29 maggio 2017
Aggiornato 02:00
Presente anche il sindaco Orlando

Clochard bruciato vivo a Palermo, l'ultimo saluto della (poca) gente a Marcello Cimino

In una chiesa non certo stracolma si sono svolti a Palermo i funerali di Marcello Cimino, il clochard bruciato vivo mentre dormiva la notte tra venerdì e sabato scorso sotto al portico della mensa dei frati Cappuccini

PALERMO - Si sono svolti a Palermo i funerali di Marcello Cimino, il clochard bruciato vivo mentre dormiva la notte tra venerdì e sabato scorso sotto al portico della mensa dei frati Cappuccini. La messa si è tenuta nella chiesa dell'Annunciazione del Signore, nel rione delle Medaglie d'oro, dove il 45enne aveva vissuto insieme alla moglie e alle due figlie.

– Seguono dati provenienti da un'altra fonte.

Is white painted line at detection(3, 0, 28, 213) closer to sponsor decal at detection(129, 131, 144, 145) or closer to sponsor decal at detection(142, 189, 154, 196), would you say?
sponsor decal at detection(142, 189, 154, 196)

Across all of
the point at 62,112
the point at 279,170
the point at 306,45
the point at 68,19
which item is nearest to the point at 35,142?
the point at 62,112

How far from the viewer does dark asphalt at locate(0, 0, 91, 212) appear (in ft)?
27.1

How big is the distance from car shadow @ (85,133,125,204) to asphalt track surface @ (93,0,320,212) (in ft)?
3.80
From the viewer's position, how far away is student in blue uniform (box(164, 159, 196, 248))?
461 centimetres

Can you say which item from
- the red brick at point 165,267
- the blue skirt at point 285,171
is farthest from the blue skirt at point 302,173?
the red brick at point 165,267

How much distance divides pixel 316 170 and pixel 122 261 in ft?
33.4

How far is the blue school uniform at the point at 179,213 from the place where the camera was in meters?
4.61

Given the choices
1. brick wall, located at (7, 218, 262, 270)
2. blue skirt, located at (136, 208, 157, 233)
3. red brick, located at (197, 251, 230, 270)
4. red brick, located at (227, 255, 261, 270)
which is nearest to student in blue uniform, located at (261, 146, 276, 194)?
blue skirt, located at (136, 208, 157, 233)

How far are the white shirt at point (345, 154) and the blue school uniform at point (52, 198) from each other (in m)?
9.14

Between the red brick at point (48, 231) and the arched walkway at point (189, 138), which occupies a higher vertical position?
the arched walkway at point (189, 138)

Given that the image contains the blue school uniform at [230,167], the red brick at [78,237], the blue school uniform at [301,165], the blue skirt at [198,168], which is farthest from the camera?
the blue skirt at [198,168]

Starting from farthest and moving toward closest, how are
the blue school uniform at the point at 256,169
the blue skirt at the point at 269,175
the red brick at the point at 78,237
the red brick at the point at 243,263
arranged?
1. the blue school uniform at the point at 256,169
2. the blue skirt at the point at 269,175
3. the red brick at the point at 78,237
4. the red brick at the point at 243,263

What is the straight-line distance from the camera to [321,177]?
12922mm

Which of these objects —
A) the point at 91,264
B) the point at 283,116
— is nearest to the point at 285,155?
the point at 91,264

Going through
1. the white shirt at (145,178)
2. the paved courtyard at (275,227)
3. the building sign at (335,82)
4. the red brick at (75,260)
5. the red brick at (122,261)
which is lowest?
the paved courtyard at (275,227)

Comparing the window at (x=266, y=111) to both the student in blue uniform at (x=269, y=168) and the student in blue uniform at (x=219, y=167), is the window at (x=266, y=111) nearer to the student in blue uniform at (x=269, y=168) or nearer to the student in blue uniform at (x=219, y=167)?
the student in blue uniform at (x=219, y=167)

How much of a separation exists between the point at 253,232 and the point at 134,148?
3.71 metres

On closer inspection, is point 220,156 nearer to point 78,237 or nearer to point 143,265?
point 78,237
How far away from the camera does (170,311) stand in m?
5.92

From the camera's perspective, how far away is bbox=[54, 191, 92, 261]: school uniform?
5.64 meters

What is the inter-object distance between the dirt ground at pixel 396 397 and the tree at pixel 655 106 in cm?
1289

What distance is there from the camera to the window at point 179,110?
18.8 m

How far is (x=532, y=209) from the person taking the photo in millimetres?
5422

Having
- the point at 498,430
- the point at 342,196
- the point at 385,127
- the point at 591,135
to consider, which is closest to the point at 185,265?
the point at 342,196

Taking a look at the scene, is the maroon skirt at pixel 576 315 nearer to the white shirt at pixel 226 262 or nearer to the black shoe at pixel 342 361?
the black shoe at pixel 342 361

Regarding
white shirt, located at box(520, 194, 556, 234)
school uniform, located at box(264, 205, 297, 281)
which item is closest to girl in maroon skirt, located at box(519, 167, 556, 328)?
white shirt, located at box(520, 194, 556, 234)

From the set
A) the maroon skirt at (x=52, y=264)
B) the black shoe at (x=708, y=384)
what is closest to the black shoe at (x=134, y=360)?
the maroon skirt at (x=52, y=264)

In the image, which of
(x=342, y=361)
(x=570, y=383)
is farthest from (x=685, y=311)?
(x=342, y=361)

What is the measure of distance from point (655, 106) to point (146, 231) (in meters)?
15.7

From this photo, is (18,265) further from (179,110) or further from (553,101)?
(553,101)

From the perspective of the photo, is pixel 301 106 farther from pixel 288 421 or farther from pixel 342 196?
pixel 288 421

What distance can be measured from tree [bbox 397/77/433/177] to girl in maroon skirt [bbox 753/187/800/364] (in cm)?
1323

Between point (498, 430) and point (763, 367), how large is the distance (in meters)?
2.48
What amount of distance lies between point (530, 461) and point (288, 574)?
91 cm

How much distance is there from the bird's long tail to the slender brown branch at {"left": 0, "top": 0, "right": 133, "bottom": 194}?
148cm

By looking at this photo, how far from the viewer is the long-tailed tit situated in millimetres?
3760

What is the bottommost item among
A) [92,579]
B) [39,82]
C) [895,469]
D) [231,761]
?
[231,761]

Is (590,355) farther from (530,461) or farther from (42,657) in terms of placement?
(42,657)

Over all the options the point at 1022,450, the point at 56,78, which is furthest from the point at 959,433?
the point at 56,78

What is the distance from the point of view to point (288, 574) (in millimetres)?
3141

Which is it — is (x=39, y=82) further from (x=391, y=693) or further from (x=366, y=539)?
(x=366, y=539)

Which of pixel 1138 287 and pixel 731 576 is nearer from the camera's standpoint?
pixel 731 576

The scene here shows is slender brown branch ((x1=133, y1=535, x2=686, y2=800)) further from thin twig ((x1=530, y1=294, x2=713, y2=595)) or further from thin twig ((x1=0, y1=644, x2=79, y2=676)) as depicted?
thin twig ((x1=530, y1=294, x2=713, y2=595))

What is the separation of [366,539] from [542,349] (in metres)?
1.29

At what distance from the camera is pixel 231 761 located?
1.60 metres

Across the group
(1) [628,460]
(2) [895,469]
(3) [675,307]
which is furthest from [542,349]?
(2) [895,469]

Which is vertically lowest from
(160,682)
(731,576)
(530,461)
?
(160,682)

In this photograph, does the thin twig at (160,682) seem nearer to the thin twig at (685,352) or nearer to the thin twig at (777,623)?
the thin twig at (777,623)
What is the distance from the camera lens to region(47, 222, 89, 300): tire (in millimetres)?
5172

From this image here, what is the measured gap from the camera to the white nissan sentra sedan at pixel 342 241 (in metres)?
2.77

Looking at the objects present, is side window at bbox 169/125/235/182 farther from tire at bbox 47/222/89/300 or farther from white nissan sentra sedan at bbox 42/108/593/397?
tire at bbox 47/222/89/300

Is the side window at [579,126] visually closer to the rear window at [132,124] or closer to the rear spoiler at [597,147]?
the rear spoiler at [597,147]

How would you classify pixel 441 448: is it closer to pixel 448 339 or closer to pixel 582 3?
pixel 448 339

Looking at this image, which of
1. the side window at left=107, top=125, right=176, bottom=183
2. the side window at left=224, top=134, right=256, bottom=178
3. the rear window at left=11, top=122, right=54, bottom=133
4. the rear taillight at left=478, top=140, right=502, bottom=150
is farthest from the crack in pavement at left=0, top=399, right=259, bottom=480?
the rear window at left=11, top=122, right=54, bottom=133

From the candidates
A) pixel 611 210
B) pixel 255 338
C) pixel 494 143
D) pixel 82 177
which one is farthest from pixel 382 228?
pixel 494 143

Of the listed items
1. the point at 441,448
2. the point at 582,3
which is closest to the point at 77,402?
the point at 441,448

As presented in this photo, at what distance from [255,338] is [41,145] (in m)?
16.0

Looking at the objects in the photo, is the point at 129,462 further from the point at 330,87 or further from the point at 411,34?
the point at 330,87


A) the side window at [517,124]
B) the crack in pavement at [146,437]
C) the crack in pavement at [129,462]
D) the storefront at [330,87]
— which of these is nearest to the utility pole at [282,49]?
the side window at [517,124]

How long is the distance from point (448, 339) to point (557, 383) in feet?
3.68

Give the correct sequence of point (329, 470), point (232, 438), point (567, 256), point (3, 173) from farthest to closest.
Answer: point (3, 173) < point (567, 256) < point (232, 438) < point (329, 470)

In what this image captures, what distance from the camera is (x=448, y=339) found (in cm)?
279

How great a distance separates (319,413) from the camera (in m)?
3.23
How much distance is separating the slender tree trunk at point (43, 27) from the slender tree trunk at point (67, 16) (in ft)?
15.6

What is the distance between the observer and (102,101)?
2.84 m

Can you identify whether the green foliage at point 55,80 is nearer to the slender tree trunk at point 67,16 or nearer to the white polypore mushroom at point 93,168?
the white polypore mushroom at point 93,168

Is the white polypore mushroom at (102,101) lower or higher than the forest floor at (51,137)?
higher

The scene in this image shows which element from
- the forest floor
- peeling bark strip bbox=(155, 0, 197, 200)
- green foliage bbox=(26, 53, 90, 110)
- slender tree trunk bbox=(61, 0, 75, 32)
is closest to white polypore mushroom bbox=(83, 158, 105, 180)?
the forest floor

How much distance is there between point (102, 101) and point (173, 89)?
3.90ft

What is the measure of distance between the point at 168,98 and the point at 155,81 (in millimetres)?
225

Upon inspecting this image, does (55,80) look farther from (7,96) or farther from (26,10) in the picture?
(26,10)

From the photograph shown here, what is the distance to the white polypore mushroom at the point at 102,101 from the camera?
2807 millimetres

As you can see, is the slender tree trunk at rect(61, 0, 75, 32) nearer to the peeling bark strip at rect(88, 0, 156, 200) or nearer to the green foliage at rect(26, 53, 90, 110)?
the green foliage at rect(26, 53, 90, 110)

"Nessuno può essere arbitro della vita degli altri, nessuno può uccidere"
Durante l'omelia, don Cesare Rattoballi si è rivolto alle coscienze dei cittadini. "Cosa gli abbiamo fatto? Gli abbiamo tolto la dignità, abbiamo tolto la vita. Nessuno può essere arbitro della vita degli altri, nessuno può uccidere".

La confessione dell'assassino
"Dio avrà pietà di Marcello e della sua terribile morte" ha aggiunto don Rattoballi in una chiesa non proprio stracolma, dove era presente il sindaco di Palermo, Leoluca Orlando. Intanto sul fronte delle indagini, udienza di convalida del fermo per Giuseppe Pecoraro, il benzinaio 45enne che ha ucciso Cimino. L'omicida ha confessato le sue responsabilità, e attraverso i suoi legali, Brigida Alaimo e Carolina Varchi, ha fatto sapere di essere pentito. L'assassino sarebbe stato mosso dalla gelosia. Secondo Pecoraro, infatti, Cimino avrebbe rivolto delle attenzioni alla sua compagna. Un movente non confermato però dalla donna.